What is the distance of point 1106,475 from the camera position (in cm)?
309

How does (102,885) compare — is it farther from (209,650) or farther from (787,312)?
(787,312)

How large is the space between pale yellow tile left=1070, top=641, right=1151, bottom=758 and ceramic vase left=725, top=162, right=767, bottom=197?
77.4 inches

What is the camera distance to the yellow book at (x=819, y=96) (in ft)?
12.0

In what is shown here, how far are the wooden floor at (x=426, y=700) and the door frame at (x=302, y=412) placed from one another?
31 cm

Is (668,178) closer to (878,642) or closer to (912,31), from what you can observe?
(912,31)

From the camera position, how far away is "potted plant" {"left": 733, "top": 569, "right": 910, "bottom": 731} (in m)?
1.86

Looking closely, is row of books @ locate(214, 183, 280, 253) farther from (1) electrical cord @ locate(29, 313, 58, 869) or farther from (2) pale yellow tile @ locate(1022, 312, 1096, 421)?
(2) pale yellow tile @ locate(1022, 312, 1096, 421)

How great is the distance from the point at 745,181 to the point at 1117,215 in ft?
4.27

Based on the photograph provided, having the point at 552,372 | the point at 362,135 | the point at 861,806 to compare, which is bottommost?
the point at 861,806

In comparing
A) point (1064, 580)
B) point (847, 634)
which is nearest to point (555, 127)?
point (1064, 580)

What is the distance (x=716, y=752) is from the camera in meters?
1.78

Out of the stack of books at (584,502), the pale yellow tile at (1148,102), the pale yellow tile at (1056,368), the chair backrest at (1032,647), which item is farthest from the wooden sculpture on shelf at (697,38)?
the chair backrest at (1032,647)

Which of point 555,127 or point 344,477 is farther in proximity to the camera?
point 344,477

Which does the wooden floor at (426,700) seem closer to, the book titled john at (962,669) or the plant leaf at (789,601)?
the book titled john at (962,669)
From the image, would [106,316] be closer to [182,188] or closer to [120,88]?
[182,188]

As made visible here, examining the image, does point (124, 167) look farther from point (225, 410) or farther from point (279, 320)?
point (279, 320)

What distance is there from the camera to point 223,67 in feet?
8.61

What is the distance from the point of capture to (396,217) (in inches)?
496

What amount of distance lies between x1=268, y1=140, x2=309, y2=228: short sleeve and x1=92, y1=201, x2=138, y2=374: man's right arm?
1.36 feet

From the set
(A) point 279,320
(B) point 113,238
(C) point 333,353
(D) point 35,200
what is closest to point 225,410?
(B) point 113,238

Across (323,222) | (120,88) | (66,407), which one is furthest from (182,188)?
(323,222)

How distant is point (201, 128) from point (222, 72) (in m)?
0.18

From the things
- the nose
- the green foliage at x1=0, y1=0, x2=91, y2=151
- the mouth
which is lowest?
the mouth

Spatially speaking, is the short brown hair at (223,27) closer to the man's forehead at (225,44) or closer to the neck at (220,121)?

--- --- ---

The problem
Retype all of the material above with every character intact.

Response
What is the distance of point 1106,475 from the camera position (in cm)?
309

How does (102,885) compare — is it farther from (209,650) or farther from (787,312)?
(787,312)

How large is the space between pale yellow tile left=1070, top=641, right=1151, bottom=758 and ceramic vase left=725, top=162, right=767, bottom=197?
77.4 inches

What is the camera distance to the yellow book at (x=819, y=96) (in ft)?
12.0

In what is shown here, how far are the wooden floor at (x=426, y=700) and the door frame at (x=302, y=412) placed from one another?
31 cm

Is (668,178) closer to (878,642) or closer to (912,31), from what you can observe?
(912,31)

From the camera position, how far away is "potted plant" {"left": 733, "top": 569, "right": 910, "bottom": 731} (in m)?
1.86

Looking closely, is row of books @ locate(214, 183, 280, 253) farther from (1) electrical cord @ locate(29, 313, 58, 869) or farther from (2) pale yellow tile @ locate(1022, 312, 1096, 421)?
(2) pale yellow tile @ locate(1022, 312, 1096, 421)

How great is the distance from the point at 745,181 to the point at 1117,215 in ft?
4.27

Based on the photograph provided, having the point at 552,372 | the point at 362,135 | the point at 861,806 to compare, which is bottommost?
the point at 861,806

In comparing
A) point (1064, 580)
B) point (847, 634)
which is nearest to point (555, 127)?
point (1064, 580)

What is the distance (x=716, y=752) is from the camera in meters?
1.78

Out of the stack of books at (584,502), the pale yellow tile at (1148,102), the pale yellow tile at (1056,368), the chair backrest at (1032,647), which item is farthest from the wooden sculpture on shelf at (697,38)?
the chair backrest at (1032,647)

Which of point 555,127 or point 344,477 is farther in proximity to the camera?
point 344,477

Which does the wooden floor at (426,700) seem closer to, the book titled john at (962,669) or the plant leaf at (789,601)?
the book titled john at (962,669)
From the image, would [106,316] be closer to [182,188] or closer to [120,88]?
[182,188]

As made visible here, examining the image, does point (124, 167) look farther from point (225, 410) or farther from point (279, 320)?
point (279, 320)

What distance is there from the camera to point 223,67 in feet?
8.61

What is the distance from the point of capture to (396,217) (in inches)?
496

What amount of distance lies between x1=268, y1=140, x2=309, y2=228: short sleeve and x1=92, y1=201, x2=138, y2=374: man's right arm?
1.36 feet

From the set
(A) point 279,320
(B) point 113,238
(C) point 333,353
(D) point 35,200
what is closest to point 225,410?
(B) point 113,238

Across (323,222) | (120,88) | (66,407), which one is furthest from (182,188)?
(323,222)

How distant is point (201, 128) from point (222, 72) (in m)?
0.18

From the things
- the nose
- the green foliage at x1=0, y1=0, x2=91, y2=151
- the mouth
which is lowest?
the mouth

Spatially speaking, is the short brown hair at (223,27) closer to the man's forehead at (225,44) or closer to the neck at (220,121)?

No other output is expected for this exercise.